3 Different Forms of Discrimination
Imagine an employer who won’t employ women but will employ men, or who won’t employ women with kids but will employ men with kids.
This would be discrimination on the basis of sex, because “members of one sex are exposed to disadvantageous terms or conditions of employment to which members of the other sex are not exposed.” It’s a double standard for men and women.
By contrast, consider an employer who will hire straight men and women, but not men and women who identify as gay. Men and women are exposed to the same exact terms and conditions, so this wouldn’t be discrimination based on sex. The employment action doesn’t hinge on male or female, but on gay or straight.
And lastly, consider an employer who will hire cisgender men and women, but not transgender men and women. Here, too, men and women are exposed to the same exact terms and conditions, so this wouldn’t be discrimination based on sex. The employment action here isn’t concerned fundamentally with male or female, but with cisgender or transgender.

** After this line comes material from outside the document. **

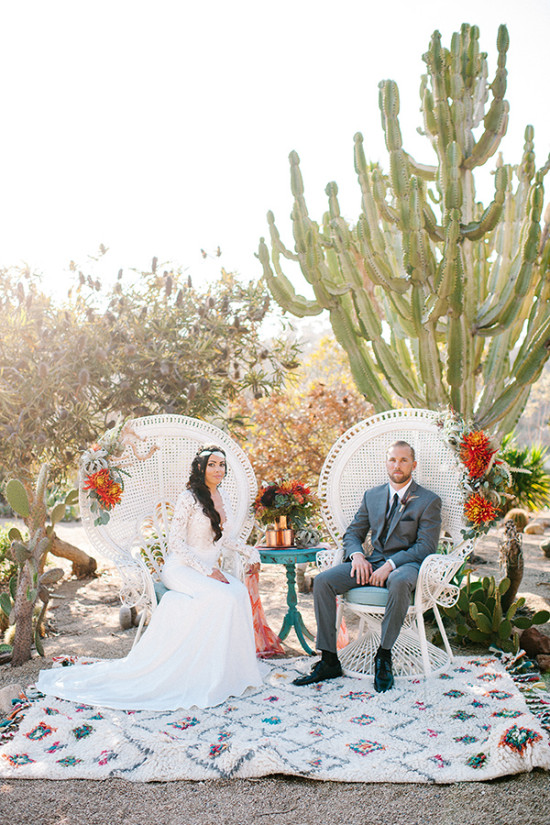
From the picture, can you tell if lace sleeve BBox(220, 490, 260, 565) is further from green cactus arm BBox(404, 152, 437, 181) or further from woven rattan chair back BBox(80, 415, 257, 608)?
green cactus arm BBox(404, 152, 437, 181)

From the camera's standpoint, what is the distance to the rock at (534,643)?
13.7 ft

Now, whatever you may think about these three cases as a matter of ethics or public policy, Congress acted in 1964 to address only the first case—and it has explicitly rejected policies to address the latter two.
People can debate whether that is or is not a good thing. But, as a legal matter, the issue is clear. Discrimination on the basis of sex is prohibited, but discrimination on the basis of sexual orientation and gender identity is not.
And, of course, there’s good reason why Congress has rejected calls to legally prohibit “discrimination” on the basis of “sexual orientation and gender identity.” Much of what the activists claim is “discrimination” is simply disagreement about human sexuality, where acting based on true beliefs about human sexuality is re-described as discriminatory.
Redefining Sex and Embracing a Simplistic Account of Discrimination Will Have Drastic Consequences
If the Supreme Court were to adopt the activists’ theory, it would not simply distort the statutory text but would also cause serious practical harms—and unsurprisingly so.
After all, the court would be rewriting the law Congress passed—but with no opportunity for legislators to add to the definitions, qualifications, and limits they might have included if they had actually decided to address sexual orientation and gender identity.
For instance, the activists’ position would either require the elimination of all sex-specific programs and facilities or allow access based on an individual’s subjective identity rather than his or her objective biology.
It is telling that the activists are evasive about which of these outcomes is required by their theory. Making the theory’s implications explicit would prove decisively that their reading is unsound.
It would also highlight the severe consequences for privacy, safety, and equality. Employers would be prevented from protecting their employees’ privacy and would be exposed to ruinous liability. They would have to cover objectionable medical treatments. Physicians would have to perform them against conscience.
And the consequences would not be limited to the employment context. If this new theory of sex and of discrimination is imposed on Title VII, then why not Title IX? Yet an activist reading of sex discrimination would spell the end of girls’ and women’s athletics, and of private facilities at school.
In short, activists ask the court to rewrite our nation’s civil rights laws in a way that would directly undermine one of their main purposes: protecting the equal rights of girls and women.
Congress did not legislate such an outcome, and the court should not usurp Congress’ authority by imposing such an extreme policy on the nation.
Biology is not bigotry, and the court should not conclude otherwise. Only Congress, not the court, can craft policy to address sexual orientation and gender identity—distinct concepts from sex—with attention to all the competing considerations.